By BARBARA NATTERSON-HOROWITZ and KATHRYN BOWERS
AS an attending physician at U.C.L.A., I see a wide variety of maladies. But I also consult occasionally at the Los Angeles Zoo, where the veterinarians’ rounds are strikingly similar to those I conduct with my physician colleagues. Intrigued by the overlap, I began making careful notes of the conditions I came across by day in my human patients. At night, I combed veterinary databases and journals for their correlates, asking myself a simple question: “Do animals get [fill in the disease]?” I started with the big killers. Do animals get breast cancer? Stress-induced heart attacks? Brain tumors? How about shingles and gout? Fainting spells? Night after night, condition after condition, the answer kept coming back “yes.” My research yielded a series of fascinating commonalities.
Melanoma has been diagnosed in the bodies of animals from penguins to buffalo. Koalas in Australia are in the middle of a rampant epidemic of chlamydia. Yes, that kind — sexually transmitted. I wondered about obesity and diabetes — two of the most pressing health concerns of our time. Do wild animals get medically obese? Do they overeat or binge eat? I learned that yes, they do.
I also discovered that geese, gorillas and sea lions grieve and may become depressed. Shelties, Weimaraners and other dog breeds are prone to anxiety disorders.

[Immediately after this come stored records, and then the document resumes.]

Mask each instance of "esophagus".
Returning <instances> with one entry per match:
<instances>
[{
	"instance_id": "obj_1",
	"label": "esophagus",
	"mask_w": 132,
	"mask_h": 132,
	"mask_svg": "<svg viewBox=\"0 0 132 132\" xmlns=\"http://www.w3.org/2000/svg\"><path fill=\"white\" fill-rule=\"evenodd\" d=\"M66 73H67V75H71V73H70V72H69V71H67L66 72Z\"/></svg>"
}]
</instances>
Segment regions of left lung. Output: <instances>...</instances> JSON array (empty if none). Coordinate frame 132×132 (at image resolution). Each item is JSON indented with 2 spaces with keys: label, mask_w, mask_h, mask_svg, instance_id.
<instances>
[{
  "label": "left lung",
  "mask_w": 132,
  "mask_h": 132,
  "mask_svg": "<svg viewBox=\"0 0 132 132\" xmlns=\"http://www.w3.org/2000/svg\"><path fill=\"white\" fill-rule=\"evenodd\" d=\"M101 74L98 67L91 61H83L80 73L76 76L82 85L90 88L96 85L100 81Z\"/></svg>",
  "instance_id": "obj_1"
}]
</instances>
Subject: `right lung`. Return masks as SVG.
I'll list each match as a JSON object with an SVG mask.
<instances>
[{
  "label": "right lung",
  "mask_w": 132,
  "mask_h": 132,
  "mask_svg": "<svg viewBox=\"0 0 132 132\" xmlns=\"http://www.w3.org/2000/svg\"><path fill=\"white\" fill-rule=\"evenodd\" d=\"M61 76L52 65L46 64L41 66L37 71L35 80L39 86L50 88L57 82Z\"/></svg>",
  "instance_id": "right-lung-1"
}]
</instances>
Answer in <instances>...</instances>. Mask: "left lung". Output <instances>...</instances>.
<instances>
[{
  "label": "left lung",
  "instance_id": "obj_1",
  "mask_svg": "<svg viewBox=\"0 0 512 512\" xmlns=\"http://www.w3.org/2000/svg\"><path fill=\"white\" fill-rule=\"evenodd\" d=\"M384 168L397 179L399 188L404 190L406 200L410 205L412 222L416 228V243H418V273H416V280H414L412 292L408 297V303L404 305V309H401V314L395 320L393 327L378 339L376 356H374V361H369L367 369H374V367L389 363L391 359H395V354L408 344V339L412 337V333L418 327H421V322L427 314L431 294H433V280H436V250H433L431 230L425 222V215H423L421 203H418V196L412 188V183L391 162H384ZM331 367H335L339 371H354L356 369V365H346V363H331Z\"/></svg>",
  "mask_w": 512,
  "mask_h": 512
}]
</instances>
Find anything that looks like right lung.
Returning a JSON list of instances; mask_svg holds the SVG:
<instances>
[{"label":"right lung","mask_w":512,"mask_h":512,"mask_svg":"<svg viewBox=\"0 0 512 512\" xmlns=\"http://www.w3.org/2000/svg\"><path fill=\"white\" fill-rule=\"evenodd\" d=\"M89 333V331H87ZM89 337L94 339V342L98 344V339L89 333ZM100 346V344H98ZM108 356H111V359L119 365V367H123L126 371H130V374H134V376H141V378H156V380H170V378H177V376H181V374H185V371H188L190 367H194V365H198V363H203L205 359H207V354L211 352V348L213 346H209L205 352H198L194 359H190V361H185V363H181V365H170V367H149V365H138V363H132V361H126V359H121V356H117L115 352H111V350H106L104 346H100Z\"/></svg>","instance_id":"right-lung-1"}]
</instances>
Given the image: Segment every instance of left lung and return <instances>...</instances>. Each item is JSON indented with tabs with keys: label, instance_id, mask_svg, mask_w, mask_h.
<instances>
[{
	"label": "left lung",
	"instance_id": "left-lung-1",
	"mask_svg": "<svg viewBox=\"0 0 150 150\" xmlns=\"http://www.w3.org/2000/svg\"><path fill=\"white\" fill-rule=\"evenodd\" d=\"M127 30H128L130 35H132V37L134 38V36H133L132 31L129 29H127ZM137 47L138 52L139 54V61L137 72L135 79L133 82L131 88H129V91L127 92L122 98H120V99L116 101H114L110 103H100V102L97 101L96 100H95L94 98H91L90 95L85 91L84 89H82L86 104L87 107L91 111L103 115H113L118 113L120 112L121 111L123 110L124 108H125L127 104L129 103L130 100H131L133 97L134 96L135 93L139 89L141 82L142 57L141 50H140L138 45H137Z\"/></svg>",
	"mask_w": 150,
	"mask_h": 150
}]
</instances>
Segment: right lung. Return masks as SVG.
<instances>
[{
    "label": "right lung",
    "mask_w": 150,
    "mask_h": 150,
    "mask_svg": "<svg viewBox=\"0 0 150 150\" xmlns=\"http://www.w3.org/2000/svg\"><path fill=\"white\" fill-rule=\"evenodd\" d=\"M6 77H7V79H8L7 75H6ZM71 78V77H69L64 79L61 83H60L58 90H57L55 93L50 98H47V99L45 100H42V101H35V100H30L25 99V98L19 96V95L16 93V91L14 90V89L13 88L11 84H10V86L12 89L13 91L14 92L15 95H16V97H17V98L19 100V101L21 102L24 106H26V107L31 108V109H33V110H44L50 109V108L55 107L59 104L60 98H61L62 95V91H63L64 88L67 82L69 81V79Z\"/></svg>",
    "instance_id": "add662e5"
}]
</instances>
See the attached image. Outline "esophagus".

Suddenly, I began to reconsider my approach to mental illness, a field I had studied during the psychiatric residency I completed before turning to cardiology. Perhaps a human patient compulsively burning himself with cigarettes could improve if his therapist consulted a bird specialist experienced in the treatment of parrots with feather-picking disorder. Significantly for substance abusers and addicts, species from birds to elephants are known to seek out psychotropic berries and plants that change their sensory states — that is, get them high. The more I learned, the more a tantalizing question started creeping into my thoughts: Why don’t we human doctors routinely cooperate with animal experts?
We used to. A century or two ago, in some rural communities, animals and humans were cared for by the same practitioner. And physicians and veterinarians both claim the same 19th-century doctor, William Osler, as a father of their fields. However, animal and human medicine began a decisive split in the late 1800s. Increasing urbanization meant that fewer people relied on animals to make a living. Motorized vehicles began pushing work animals out of daily life.
Most physicians see animals and their illnesses as somehow “different.” Humans have their diseases. Animals have theirs. The human medical establishment has an undeniable, though unspoken, bias against veterinary medicine.
While it rankles when M.D.’s condescend, most vets simply take a resigned approach to their more glamorous counterparts on the human side. Several have even confided to me a veterinarians’ inside joke: What do you call a physician? A veterinarian who treats only one species.